The rulings did allow for unspecified restrictions, however; and lower federal courts have used that leeway to uphold several state-level gun laws over the past decade. One was the district court in California that ruled in favor of the state’s minimum-age law last year, only to be reversed by the 9th Circuit last week.

The Supreme Court generally left these cases alone, declining to consider appeals from gun-rights advocates.

Meanwhile, Justice Clarence Thomas, in impatient dissenting opinions, accused his colleagues, essentially, of shirking their duty to protect Second Amendment rights.

In its current term, the court, its conservative majority bolstered by three appointees of Trump, has taken up a gun-rights challenge to a century-old New York City law that limits permits to carry a handgun in public to those with “proper cause.”

The decision is due by July.

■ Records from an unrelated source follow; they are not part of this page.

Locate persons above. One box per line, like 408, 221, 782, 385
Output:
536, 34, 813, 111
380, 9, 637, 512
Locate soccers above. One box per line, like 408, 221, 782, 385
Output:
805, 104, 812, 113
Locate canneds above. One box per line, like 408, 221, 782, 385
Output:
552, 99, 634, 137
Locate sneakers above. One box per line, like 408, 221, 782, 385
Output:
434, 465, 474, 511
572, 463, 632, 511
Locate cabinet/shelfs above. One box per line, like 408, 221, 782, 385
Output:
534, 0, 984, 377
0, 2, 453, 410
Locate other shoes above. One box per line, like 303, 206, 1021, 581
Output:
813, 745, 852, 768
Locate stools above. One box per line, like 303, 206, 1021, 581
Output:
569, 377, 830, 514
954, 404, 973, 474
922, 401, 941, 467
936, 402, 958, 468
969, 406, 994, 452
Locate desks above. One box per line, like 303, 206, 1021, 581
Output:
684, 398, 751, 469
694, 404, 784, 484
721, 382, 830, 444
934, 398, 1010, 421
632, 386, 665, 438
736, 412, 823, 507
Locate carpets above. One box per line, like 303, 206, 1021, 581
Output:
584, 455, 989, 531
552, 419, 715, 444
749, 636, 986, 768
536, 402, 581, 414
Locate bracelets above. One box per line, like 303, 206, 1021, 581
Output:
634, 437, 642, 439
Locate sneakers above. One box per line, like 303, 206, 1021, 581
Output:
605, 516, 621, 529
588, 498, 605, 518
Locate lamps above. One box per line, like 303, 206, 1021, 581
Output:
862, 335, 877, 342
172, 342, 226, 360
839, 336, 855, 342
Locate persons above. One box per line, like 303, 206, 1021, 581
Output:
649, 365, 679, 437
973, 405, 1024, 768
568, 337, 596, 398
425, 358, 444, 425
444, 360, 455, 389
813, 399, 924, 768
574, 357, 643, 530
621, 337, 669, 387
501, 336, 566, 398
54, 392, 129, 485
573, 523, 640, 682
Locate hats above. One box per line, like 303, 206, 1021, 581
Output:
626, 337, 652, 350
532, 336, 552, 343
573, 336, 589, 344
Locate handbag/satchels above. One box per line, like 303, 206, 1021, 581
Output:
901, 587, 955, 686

Judging from their past writings and comments at oral argument in the New York City case, conservative justices, parsing the “original meaning” of the Second Amendment, will view contemporary reality through the foggy prism of early American history — just as the 9th Circuit did.

Nelson’s opinion delved into the ancient origins of posse comitatus law but not the more recent history that prompted California to enact its law: the 2019 mass shooting at a San Diego-area synagogue by an antisemite wielding a semiautomatic rifle, which left one dead and three injured.

The closest the panel majority came was in a concurring opinion by Lee, which analogized the harm firearms can cause to the bad conduct we necessarily tolerate in the name of other constitutional rights: “We do not impinge on the First Amendment based on the outlier actions of a few who may abuse that right," wrote Lee, also a Trump appointee.

Fair enough. But California lawmakers were not suggesting anything close to an outright ban; as dissenting Judge Sidney H. Stein, an appointee of President Bill Clinton, noted, the law still allowed those under the age of 21 with hunting licenses to buy rifles for that purpose and to receive semiautomatic rifles as family gifts.

Also, “outlier” abuses of the Second Amendment can cause far more havoc more directly than words or symbols can. California’s modest goal was to reduce the odds of another massacre — albeit marginally. Given adolescent impulsivity and immaturity, barring sales of semiautomatic weapons to individuals under 21 appears to be a reasonable way to advance that policy.

Five other states, including two — Washington and Hawaii — within the 9th Circuit’s jurisdiction and thus subject to its precedents, have similar laws.

Florida prohibited under-21s from purchasing all firearms in 2018. Like California, Florida acted in response to a terrible crime committed by a heavily armed 19-year-old: the slaughter of 17 people at a school in Parkland, Fla. Unlike in California, the legislature that adopted the law was Republican-controlled. Gov. Rick Scott, also a Republican and now one of Florida’s U.S. senators, signed it.

Florida’s law has withstood a challenge by the National Rifle Association in district court, but the NRA’s appeal is being considered by the Atlanta-based U.S. Court of Appeals for the 11th Circuit. Most of the judges on the 11th Circuit were appointed by Republican presidents, which bodes ill for the Florida law, despite its GOP parentage; the 9th Circuit panel ruling could be appealed to the full court, where the majority was appointed by Democratic presidents.

A circuit split, if any, might have to be resolved by the Supreme Court. And the justices, in the New York City case, are about to give their latest indication of how much — or how little — latitude states and localities still have to curb gun violence.